There were several homes that were not easy to reach in winter, along the canal or over the fields. Being a family doctor was exactly that. I called many of the patients by their Christian name and they by mine. In one of the Catholic villages I was sometimes addressed as “Father”.

 

The practice grew and more partners were added. We built a purpose designed surgery. Life was made easier by bleeps and, later, by answering machines. One night I recorded my message that I was not “On call” and gave my partners telephone number.

An old lady appeared in the morning surgery saying “...after a few words with you last night I became sure I would be all right until morning”. Such is the power of the spoken word.
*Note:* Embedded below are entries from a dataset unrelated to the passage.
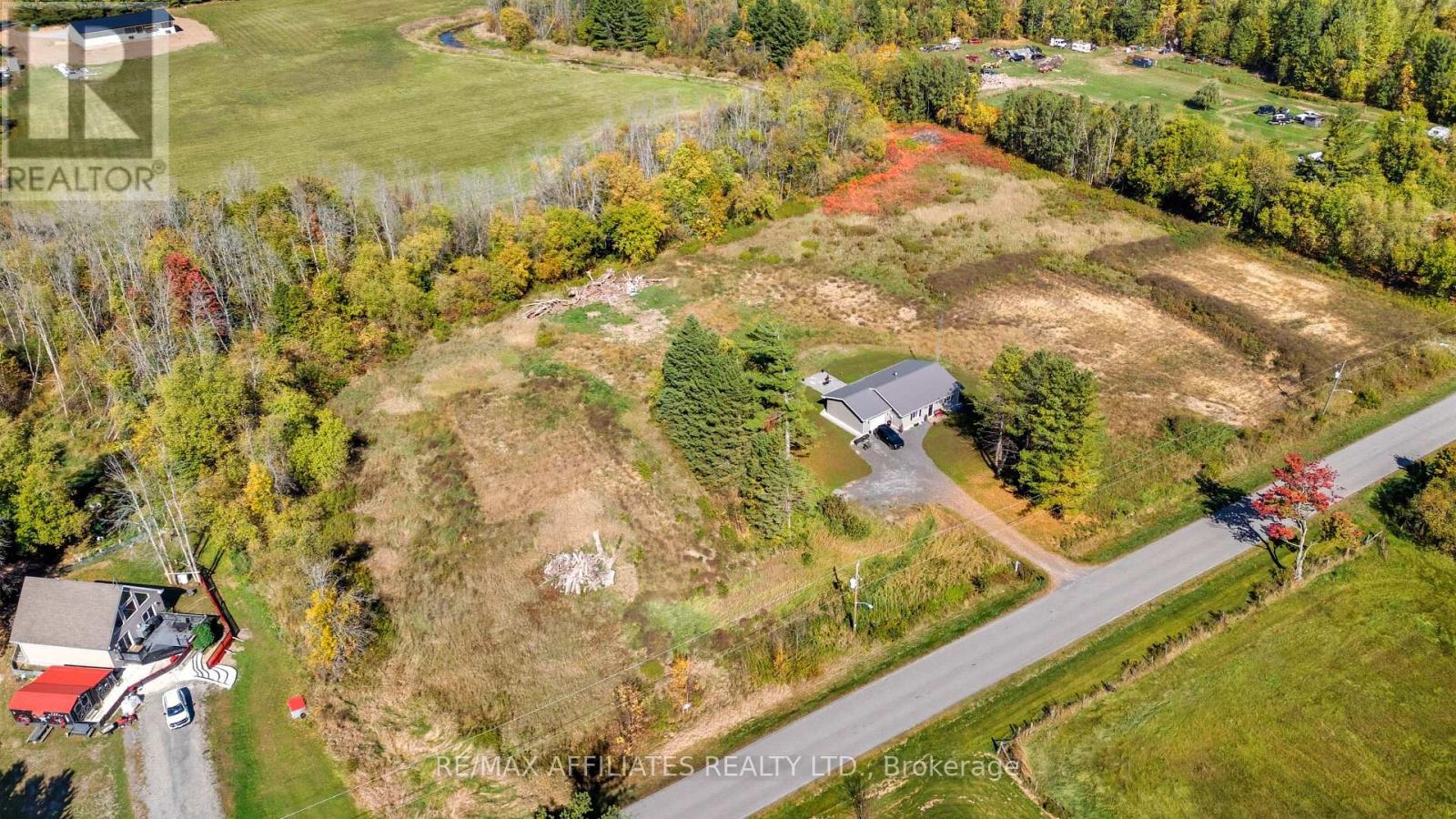 00 Hanesville Rd, South Dundas, ON K0E 1C0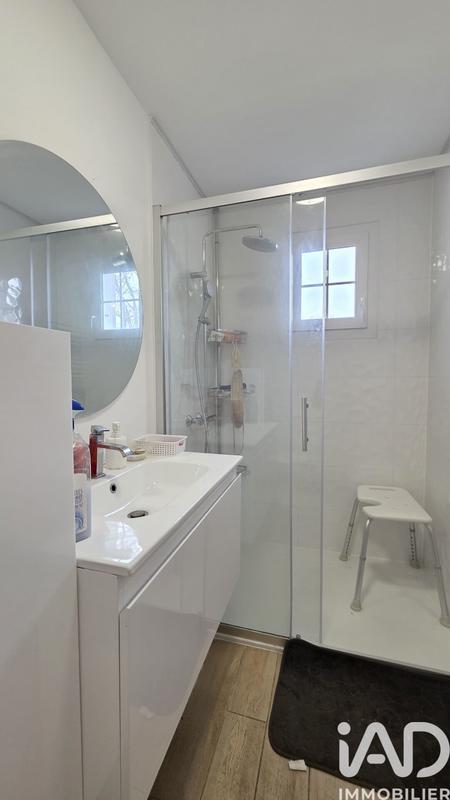 Maison - 135 m² - 6 pièces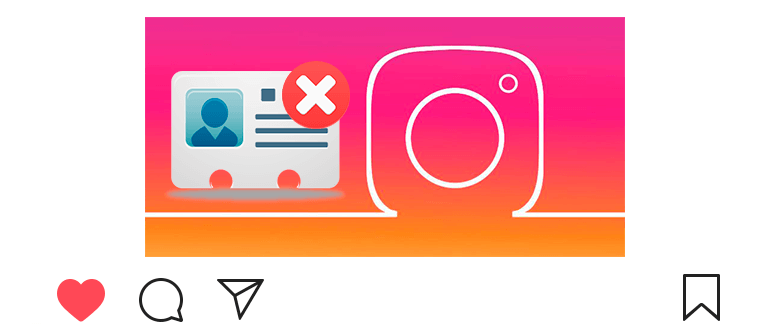 Come eliminare definitivamente un account su Instagram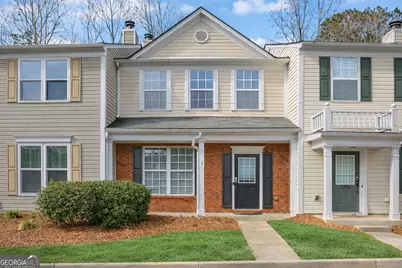 2732 Ashleigh Lane, Alpharetta, GA 30004 - Photo 1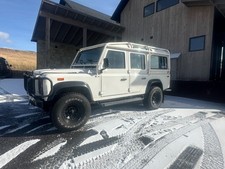 1993 Land Rover Defender for Sale
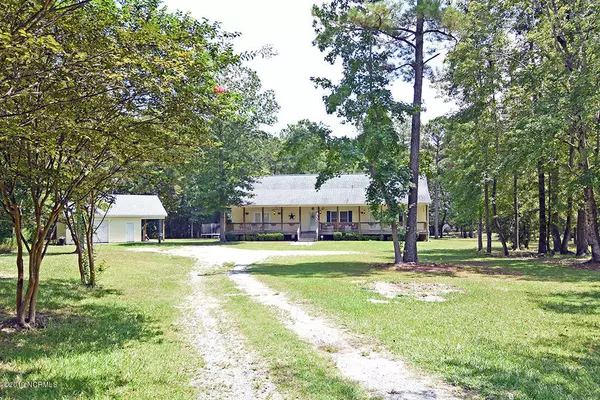 89 Long Creek Loop RD, Rocky Point, NC 28457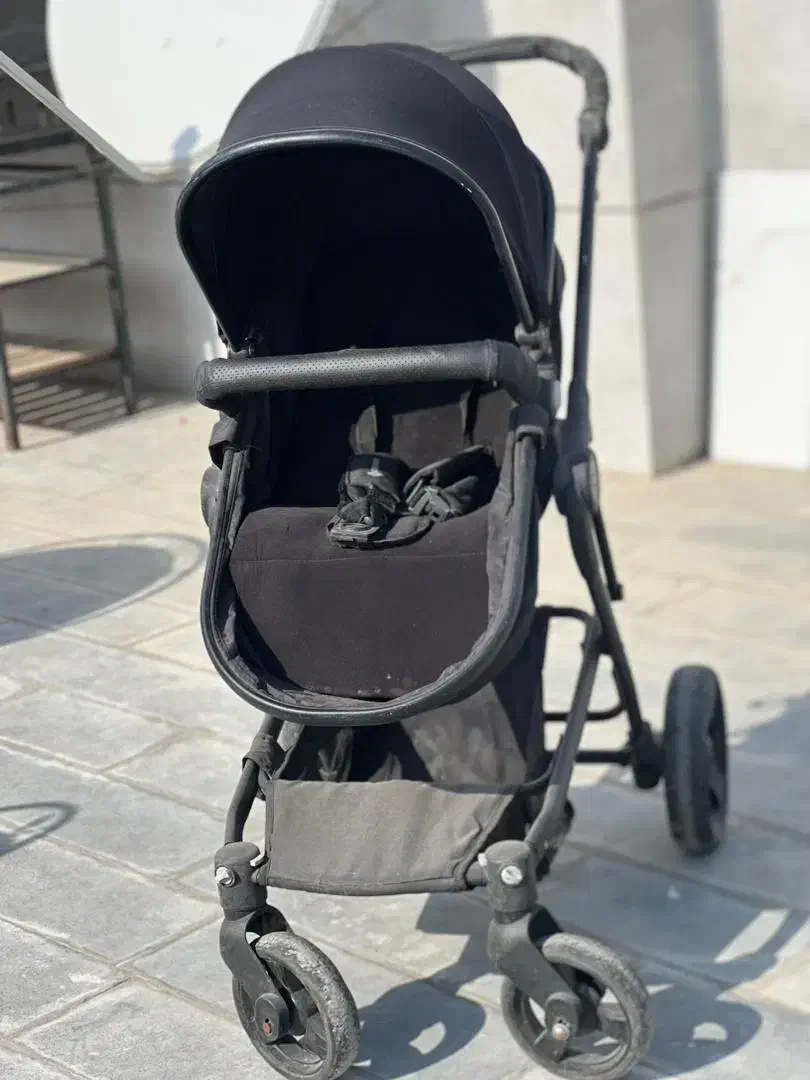 کالسکه هیرو|کالسکه و لوازم جانبی|تهران, خزانه|دیوار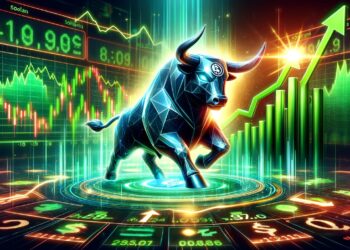 XRP Price Readies For Record-Breaking Peaks As Bollinger Bands Signal 490% Upswing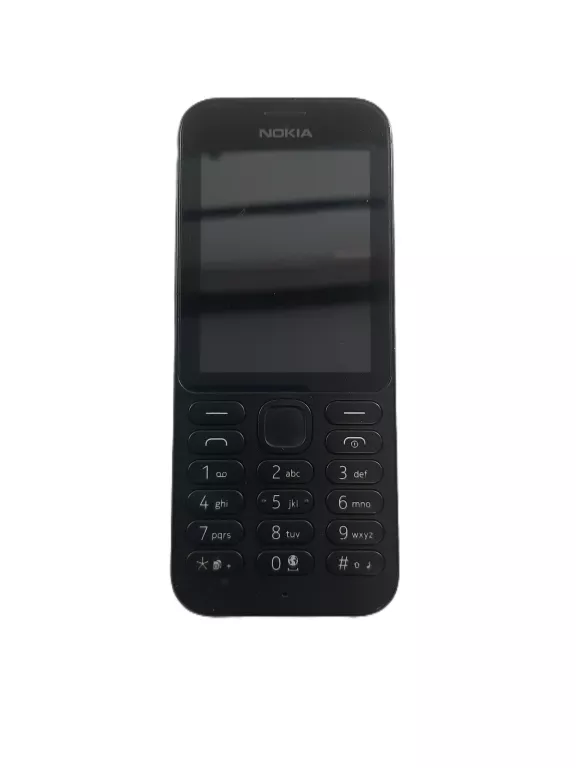 NOKIA 215 DUAL SIM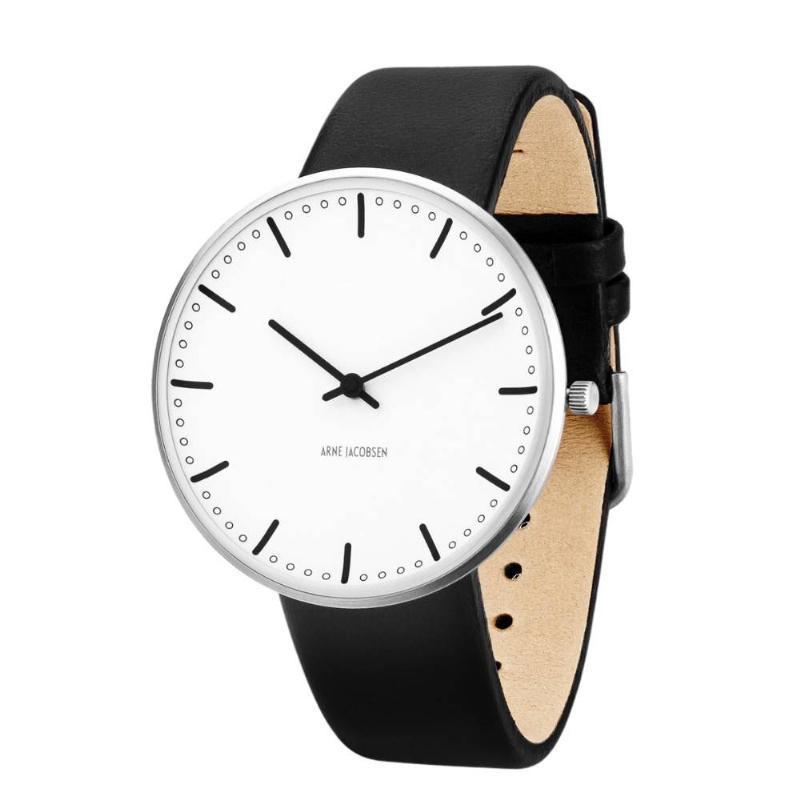 Arne Jacobsen Rådhus - 53202-2001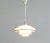 Gold Sistrah P4 Pendant Light by Otto Muller, 1930s For Sale - Image 8 of 12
Finally, when a girl came to make an ante-natal booking and remarked that I had delivered her mother I thought that it was time to stop.

 

In not far short of 50 years I had done well over 1,500 deliveries.

 

Having practiced in the Golden Years I retired from the NHS in 1996 at precisely the right moment having enjoyed it all.The slide began; the five day week, nine to five, no night calls, no weekends on call, almost no visits and no fun? Doctors have lost the duty of total care.